Resolving deltas: 100% (2659/2659), done.
Updating files: 100% (248/248), done.


In [3]:
# Let's setup device agnostice code

device = "cuda" if torch.cuda.is_available() else "cpu"
device

'cpu'

## Get data_setup

We want to replicate the ViT architecture to apply it to a food classification problem, where we classify images of pizza, sushi and steak

In [4]:
# Download pizza, steak, sushi images from GitHub

image_path = download_data(source="https://github.com/mrdbourke/pytorch-deep-learning/raw/main/data/pizza_steak_sushi.zip",
                           destination="pizza_steak_sushi")
image_path



[INFO] Did not find data/pizza_steak_sushi directory, creating one...
[INFO] Downloading pizza_steak_sushi.zip from https://github.com/mrdbourke/pytorch-deep-learning/raw/main/data/pizza_steak_sushi.zip...
[INFO] Unzipping pizza_steak_sushi.zip data...

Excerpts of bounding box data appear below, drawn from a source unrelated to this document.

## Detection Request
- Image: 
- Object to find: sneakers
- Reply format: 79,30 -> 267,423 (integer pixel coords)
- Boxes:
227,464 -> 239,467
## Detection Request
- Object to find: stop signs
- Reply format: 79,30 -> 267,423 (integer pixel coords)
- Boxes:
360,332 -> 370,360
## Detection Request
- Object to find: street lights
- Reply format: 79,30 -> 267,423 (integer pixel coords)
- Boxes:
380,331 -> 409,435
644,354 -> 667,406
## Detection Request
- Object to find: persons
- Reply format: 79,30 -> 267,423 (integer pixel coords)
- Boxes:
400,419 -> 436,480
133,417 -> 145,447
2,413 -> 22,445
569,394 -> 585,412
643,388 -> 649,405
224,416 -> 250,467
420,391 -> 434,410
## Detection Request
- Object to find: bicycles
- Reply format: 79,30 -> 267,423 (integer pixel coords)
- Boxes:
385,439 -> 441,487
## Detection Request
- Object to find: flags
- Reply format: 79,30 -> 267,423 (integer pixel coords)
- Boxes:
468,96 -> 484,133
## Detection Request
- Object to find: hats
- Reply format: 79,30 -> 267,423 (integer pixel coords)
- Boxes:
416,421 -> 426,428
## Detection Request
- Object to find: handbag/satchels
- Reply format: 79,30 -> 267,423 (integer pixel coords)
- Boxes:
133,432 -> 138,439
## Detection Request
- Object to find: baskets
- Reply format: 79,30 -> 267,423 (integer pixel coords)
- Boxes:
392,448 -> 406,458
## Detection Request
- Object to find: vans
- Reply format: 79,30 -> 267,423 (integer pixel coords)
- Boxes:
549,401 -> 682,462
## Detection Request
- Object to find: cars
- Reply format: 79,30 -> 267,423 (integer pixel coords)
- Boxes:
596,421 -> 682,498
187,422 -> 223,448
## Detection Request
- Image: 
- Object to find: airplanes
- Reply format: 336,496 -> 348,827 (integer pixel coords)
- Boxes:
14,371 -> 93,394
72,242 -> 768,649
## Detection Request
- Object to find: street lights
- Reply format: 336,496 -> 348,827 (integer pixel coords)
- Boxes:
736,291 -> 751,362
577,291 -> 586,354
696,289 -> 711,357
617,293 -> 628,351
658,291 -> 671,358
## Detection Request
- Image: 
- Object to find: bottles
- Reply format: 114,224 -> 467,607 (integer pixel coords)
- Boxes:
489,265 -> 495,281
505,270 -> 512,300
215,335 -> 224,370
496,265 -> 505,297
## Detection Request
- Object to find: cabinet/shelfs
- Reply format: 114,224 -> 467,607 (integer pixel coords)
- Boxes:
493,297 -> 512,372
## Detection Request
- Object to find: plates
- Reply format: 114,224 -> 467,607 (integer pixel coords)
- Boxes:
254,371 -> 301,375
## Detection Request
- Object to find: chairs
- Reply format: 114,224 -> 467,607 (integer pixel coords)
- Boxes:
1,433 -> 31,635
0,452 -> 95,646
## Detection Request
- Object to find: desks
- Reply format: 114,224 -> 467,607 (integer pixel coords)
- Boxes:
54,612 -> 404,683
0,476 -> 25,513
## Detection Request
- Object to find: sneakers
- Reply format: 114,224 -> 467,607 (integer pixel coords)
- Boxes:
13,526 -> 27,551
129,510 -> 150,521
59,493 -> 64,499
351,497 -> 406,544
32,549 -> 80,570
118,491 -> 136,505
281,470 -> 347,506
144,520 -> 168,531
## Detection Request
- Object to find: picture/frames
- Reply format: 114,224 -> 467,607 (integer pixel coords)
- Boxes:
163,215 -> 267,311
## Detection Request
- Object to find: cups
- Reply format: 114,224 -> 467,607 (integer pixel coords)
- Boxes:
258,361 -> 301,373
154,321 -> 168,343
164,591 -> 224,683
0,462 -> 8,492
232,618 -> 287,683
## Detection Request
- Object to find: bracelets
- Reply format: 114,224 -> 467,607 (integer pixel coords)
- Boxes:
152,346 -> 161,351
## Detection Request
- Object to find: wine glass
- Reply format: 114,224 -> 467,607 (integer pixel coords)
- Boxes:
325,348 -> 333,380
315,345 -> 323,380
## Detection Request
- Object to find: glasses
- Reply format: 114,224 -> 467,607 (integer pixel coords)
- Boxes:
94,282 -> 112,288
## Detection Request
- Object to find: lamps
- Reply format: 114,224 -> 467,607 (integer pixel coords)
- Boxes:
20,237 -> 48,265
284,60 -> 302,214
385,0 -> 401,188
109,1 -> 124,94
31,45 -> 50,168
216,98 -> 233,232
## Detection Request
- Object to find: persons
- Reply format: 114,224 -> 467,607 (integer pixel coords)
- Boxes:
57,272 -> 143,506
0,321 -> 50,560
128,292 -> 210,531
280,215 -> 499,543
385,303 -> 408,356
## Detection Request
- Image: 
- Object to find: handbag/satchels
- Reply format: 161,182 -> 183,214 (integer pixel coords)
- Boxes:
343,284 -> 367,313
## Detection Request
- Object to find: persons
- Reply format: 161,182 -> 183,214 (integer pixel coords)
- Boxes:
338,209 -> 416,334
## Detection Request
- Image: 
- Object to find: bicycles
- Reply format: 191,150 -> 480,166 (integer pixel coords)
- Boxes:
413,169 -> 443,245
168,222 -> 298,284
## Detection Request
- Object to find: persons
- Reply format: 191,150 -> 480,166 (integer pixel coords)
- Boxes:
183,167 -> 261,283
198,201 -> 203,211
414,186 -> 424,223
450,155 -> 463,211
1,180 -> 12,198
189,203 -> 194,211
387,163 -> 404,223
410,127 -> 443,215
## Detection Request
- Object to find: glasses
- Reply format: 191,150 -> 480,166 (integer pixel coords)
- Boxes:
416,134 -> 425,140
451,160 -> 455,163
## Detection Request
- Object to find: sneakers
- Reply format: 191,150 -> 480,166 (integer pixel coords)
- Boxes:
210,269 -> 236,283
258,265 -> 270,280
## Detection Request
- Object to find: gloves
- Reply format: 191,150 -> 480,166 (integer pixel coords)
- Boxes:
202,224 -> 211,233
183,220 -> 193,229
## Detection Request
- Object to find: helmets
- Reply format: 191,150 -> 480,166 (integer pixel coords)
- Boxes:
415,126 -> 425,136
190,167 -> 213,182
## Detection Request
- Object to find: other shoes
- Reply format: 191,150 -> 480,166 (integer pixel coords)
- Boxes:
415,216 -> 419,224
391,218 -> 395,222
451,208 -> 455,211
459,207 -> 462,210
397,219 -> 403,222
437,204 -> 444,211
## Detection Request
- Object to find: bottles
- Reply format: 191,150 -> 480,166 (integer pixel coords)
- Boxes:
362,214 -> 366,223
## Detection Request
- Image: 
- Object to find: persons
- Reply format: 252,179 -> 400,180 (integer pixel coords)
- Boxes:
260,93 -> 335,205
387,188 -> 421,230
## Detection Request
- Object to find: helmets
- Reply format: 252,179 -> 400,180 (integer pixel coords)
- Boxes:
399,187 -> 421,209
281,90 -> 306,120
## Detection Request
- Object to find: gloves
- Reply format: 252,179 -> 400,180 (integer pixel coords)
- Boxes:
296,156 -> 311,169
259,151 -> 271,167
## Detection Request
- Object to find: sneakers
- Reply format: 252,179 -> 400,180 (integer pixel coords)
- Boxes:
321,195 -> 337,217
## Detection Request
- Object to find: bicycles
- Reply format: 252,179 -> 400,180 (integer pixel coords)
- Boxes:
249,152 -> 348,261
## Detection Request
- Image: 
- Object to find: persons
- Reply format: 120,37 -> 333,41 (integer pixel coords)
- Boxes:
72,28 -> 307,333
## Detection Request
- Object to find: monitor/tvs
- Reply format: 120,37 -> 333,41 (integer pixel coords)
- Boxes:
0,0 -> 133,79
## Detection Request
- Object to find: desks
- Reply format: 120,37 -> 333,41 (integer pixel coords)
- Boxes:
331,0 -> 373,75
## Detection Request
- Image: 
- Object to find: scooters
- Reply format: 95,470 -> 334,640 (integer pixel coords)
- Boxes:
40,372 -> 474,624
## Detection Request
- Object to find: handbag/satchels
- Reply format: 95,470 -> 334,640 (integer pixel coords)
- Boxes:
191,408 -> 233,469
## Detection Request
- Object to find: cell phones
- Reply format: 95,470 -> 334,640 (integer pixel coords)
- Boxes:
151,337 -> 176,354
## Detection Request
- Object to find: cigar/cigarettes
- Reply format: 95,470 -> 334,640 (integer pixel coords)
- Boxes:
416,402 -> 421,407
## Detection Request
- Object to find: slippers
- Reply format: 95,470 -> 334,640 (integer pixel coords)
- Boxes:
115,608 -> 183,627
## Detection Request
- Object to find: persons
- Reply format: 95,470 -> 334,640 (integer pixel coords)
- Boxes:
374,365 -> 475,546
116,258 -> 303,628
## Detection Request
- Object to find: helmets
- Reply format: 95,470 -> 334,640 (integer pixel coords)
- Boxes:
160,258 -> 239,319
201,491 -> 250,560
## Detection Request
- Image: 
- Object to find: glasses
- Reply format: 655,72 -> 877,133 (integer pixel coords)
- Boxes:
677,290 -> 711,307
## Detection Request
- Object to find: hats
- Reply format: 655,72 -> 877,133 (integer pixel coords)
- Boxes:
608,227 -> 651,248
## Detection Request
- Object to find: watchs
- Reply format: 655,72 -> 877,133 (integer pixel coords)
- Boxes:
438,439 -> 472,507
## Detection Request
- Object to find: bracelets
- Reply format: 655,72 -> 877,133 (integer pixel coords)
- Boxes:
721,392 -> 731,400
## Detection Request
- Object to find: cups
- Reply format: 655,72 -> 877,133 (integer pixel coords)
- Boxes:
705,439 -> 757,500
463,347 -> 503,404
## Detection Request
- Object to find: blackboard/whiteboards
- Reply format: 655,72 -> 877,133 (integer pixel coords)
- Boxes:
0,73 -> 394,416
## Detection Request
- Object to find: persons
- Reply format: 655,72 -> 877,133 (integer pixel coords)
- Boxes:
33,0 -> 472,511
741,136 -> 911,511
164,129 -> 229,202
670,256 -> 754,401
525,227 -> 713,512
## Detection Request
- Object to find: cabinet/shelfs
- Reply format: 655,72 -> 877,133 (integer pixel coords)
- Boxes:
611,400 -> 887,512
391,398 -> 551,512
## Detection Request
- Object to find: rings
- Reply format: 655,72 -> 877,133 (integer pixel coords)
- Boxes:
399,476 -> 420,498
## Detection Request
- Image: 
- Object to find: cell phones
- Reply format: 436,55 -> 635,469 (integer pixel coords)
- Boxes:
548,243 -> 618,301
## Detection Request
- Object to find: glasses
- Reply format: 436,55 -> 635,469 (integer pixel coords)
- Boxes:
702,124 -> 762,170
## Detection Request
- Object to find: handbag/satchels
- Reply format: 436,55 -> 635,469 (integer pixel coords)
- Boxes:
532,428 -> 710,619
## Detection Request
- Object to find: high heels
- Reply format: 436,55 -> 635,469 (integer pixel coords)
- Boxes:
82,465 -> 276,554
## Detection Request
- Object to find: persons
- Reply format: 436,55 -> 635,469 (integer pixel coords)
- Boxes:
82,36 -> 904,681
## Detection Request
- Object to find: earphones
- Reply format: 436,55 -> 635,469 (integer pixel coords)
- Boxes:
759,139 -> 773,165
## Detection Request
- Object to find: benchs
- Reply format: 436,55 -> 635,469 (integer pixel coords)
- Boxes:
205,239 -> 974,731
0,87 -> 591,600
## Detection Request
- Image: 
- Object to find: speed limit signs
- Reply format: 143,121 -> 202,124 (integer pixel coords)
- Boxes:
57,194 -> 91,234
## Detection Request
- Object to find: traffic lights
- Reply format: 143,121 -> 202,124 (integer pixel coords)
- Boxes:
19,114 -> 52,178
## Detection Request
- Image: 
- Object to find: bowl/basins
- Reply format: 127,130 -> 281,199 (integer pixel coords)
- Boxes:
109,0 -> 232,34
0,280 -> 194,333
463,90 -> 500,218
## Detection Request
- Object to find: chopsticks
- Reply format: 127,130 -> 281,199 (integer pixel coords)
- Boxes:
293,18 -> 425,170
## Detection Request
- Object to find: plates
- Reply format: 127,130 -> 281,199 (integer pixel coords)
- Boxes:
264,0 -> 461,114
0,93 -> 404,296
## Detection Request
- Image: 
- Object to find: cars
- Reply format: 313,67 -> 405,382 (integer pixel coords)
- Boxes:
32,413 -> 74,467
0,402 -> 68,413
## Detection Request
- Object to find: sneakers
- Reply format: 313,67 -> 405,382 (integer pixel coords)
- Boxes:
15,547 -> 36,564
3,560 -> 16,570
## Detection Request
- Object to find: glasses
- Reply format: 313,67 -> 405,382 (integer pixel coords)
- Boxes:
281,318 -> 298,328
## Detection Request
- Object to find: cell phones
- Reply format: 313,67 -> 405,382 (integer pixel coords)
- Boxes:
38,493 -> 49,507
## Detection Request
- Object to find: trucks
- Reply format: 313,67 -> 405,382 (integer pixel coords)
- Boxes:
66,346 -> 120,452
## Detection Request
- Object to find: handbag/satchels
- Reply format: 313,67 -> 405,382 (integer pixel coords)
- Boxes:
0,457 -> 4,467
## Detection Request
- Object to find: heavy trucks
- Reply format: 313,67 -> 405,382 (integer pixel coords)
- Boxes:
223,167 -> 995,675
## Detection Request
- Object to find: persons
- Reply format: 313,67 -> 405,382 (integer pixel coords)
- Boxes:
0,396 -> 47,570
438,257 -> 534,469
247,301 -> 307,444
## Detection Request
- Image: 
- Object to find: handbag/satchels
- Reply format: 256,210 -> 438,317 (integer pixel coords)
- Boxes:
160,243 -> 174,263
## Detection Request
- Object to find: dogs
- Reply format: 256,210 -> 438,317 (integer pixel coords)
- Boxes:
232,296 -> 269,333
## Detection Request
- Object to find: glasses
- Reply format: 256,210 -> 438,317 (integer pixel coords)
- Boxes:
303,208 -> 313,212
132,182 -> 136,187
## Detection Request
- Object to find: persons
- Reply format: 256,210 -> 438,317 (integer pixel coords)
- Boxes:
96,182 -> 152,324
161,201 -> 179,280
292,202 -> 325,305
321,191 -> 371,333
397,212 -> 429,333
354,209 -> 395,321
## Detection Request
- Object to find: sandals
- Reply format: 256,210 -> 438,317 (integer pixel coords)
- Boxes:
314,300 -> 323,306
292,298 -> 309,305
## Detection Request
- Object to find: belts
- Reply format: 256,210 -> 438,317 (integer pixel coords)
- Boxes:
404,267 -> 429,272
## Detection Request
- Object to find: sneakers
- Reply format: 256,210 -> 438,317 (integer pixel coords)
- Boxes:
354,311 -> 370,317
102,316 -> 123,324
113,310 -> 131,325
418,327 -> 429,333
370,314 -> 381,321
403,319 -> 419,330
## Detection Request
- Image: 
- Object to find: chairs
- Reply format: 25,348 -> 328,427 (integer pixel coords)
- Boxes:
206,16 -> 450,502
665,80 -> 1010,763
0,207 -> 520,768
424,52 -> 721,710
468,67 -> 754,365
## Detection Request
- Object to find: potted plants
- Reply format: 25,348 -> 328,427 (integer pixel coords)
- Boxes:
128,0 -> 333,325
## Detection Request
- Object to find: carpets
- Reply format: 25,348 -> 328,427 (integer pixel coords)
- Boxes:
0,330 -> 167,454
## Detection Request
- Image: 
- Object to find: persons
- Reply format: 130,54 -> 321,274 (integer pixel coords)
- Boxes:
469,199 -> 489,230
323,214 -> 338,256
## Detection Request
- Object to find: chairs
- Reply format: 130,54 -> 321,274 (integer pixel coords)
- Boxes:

PosixPath('data/pizza_steak_sushi')

In [5]:
train_dir = image_path / "train"
test_dir = image_path / "test"

In [6]:
train_dir, test_dir

(PosixPath('data/pizza_steak_sushi/train'),
 PosixPath('data/pizza_steak_sushi/test'))

In [7]:
# Let's turn the data into Datasets and DataLoaders

from torchvision import transforms
from going_modular.going_modular import data_setup

IMG_SIZE = 224 # Found in the paper
BATCH_SIZE = 32 # The paper uses 4096 but we make it smaller due to hardware limitations

manual_transforms = transforms.Compose([
    transforms.Resize((IMG_SIZE, IMG_SIZE)),
    transforms.ToTensor()
])
train_dataloader, test_dataloader , class_names = data_setup.create_dataloaders(train_dir=train_dir,
                                                                                test_dir=test_dir,
                                                                                transform=manual_transforms,
                                                                                batch_size=BATCH_SIZE,
                                                                                num_workers=os.cpu_count())

## Replicating ViT

We need to break down what we are building into its building blocks:

* **Inputs** Image tensors,
* **Outputs**: Image classification Labels
* **Layers**: Self-Attention,
* **Blocks**: Collections of layers,
* **Model**: A collection of blocks

## ViT Overview

### Visual Overview
![](https://github.com/mrdbourke/pytorch-deep-learning/blob/main/images/08-vit-paper-figure-1-architecture-overview.png?raw=true)


### Required Equations

![](https://github.com/mrdbourke/pytorch-deep-learning/blob/main/images/08-vit-paper-four-equations.png?raw=true)

### Table 1

![](https://github.com/mrdbourke/pytorch-deep-learning/blob/main/images/08-vit-paper-table-1.png?raw=true)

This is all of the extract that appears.